Reproduce, word for word, the part of the passage on lipid loading and fibrinogen synthesis that starts with "The expected changes" and goes on through "within 12 h (4).".

--- DOCUMENT SEGMENT Enclosed Below ---

The 8-h lipid infusion and administration of heparin were without significant influence on leucine metabolism, overall protein catabolism, plasma insulin, and glucagon as characterized by LeuRa, Leuox, NOLD, endogenous urea production, data of gas exchange, and EE. These unchanged metabolic and hormonal conditions were appropriate factors for the investigation of the effect of elevated NEFA and TG levels on fibrinogen synthesis.
The expected changes in O2 and
CO2 after a high-caloric input occurred in our study at the end of the lipid loading and did not influence the linearity of the [13C]leucine-related labeling of fibrinogen, which was monitored during the final 2.5 h. On the other hand, NEFA for VLDL synthesis seems to be available in the liver quite early, because oral administration of long-chain TG was associated with transfer of NEFA from the plasma into the VLDL pool within 12 h (4).
The extent of lipid loading in our study has not changed the proportion of carbohydrates and lipids utilized for EE during the whole observation period, as indicated by constant respiratory quotient. The late reduction in glucose oxidation was not surprising, because, unlike the data of Roden et al. (49), our data were not obtained under hyperinsulinemic clamp conditions. In their investigation, the reduction of glucose oxidation occurred after 90120 min, and storage of glucose 6-phosphate in human calf muscle occurred after 180 min (48). Even after extreme loading with Intralipid and nine-times-elevated NEFA, as reported by Yki-Järvinen et al. (58), the switch to preferential consumption of lipids occurred faster and was associated with significantly reduced glucose oxidation after 2.5 h. However, this was observed under the conditions of euglycemic hyperinsulinemia (a metabolic clamp). Under the condition of nonclamped insulin and step-wise elevation of NEFA by infusion of increasing Lipofundin doses, Stingl et al. (53) observed late reduction in glycogenolysis after 400 min and an insulin increase in the last 3 h of the 9-h experiment.

--- End of Enclosed DOCUMENT SEGMENT ---
--- DATA SHOWN Enclosed Below ---

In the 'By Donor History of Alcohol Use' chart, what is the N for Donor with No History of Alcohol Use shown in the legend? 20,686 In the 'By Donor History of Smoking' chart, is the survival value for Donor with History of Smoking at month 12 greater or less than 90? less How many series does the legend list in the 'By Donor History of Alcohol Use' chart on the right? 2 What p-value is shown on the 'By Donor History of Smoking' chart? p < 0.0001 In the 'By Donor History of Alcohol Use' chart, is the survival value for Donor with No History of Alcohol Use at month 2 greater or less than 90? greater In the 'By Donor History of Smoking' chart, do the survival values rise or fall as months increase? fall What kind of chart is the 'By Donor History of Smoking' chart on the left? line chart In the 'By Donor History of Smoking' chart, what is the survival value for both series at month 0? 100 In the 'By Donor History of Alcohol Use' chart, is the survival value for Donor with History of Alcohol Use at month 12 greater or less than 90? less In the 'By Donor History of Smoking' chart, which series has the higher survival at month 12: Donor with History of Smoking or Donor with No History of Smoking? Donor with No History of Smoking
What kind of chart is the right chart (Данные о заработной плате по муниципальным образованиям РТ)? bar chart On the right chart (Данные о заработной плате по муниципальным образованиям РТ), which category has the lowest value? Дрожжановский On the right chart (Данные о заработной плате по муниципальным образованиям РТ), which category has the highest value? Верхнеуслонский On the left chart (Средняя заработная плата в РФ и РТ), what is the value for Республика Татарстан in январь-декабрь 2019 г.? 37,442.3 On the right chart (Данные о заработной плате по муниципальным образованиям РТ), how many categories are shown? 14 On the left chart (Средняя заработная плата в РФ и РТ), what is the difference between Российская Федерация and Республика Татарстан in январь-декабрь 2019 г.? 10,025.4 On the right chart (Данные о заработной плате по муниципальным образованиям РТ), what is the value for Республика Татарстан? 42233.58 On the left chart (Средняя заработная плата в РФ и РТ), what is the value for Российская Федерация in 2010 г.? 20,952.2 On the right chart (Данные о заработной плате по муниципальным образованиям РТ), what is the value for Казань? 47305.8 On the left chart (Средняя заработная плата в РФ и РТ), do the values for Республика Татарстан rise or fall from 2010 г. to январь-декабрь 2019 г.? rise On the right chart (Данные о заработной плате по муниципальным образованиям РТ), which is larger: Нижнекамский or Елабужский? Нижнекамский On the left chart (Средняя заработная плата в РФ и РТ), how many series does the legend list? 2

--- End of Enclosed DATA SHOWN ---

## RESPONSE BELOW
The expected changes in O2 and
CO2 after a high-caloric input occurred in our study at the end of the lipid loading and did not influence the linearity of the [13C]leucine-related labeling of fibrinogen, which was monitored during the final 2.5 h. On the other hand, NEFA for VLDL synthesis seems to be available in the liver quite early, because oral administration of long-chain TG was associated with transfer of NEFA from the plasma into the VLDL pool within 12 h (4).